I’m allowed to define how I’m using it.
The definition doesn’t prove Hungary “subverted” U.S. conservative institutions.
Contact ≠ capture. That’s my argument and what Patterson’s article gets wrong.
Disclosure requests aren’t a substitute for evidence. You can’t prove anything because all the evidence is apparently hidden.
So the absence of proof is the proof – making your theory unfalsifiable.
This only works on people who already believe your conclusion.
You’ve shown contracts with paid deliverables.
You haven’t shown clauses requiring pro-Orbán framing, coordinated talking points, or editorial approval over what gets published.
Without those strings, this amounts to specific people getting paid to produce content.
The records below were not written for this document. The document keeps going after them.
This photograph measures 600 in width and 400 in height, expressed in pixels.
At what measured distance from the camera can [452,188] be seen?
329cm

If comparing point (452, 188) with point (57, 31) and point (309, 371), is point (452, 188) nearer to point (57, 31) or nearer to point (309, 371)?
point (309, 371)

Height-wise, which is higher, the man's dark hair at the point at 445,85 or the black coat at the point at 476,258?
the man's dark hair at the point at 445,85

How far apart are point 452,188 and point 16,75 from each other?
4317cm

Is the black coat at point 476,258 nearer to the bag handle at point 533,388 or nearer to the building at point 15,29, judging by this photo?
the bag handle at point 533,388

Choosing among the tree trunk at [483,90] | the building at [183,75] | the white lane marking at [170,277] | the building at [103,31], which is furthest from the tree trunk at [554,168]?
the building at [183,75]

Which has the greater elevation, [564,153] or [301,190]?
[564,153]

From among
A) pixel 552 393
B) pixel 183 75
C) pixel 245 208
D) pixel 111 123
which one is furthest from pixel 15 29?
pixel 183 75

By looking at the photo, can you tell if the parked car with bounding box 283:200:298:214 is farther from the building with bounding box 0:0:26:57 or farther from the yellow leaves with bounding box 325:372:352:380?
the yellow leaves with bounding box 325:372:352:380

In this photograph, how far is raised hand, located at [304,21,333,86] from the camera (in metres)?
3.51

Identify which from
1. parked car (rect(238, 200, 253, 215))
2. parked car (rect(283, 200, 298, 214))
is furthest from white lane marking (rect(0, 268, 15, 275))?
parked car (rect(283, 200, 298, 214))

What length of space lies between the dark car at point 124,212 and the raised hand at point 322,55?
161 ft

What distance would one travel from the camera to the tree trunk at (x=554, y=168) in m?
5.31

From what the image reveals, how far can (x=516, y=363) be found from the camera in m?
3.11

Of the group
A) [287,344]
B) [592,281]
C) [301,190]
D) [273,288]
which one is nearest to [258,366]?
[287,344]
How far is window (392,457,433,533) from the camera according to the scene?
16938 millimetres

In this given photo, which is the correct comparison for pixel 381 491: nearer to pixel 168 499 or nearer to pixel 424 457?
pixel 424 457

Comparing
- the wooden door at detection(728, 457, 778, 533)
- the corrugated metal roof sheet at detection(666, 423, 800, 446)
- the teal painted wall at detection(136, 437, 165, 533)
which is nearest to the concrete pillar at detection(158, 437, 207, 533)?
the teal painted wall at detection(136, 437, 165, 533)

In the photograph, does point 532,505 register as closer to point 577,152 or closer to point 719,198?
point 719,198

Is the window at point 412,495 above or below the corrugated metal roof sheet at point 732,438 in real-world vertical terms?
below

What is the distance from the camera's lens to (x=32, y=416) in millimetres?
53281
For comparison: my Hungary Foundation fellowship required articles about my research and experiences, but there were no viewpoint constraints or editorial approval rights.
When my WSJ piece ran, Fidesz-aligned outlets pounced with bad-faith mischaracterizations of my views and motives. But there were no institutional consequences.
The Orbán media dogpile proves informal discipline: smears and delegitimization.
Your claim of subversion/capture implies formal discipline – institutional directives, approval power, penalties – which you can’t show.
@PhilWMagness All the worked-up replies are fixated on how I defined postliberalism.
Agree/disagree on postliberal economics – that has nothing to do with contact ≠ capture.
But ignoring my actual argument to litigate the label lets them link-dump prewritten takes, so here we are.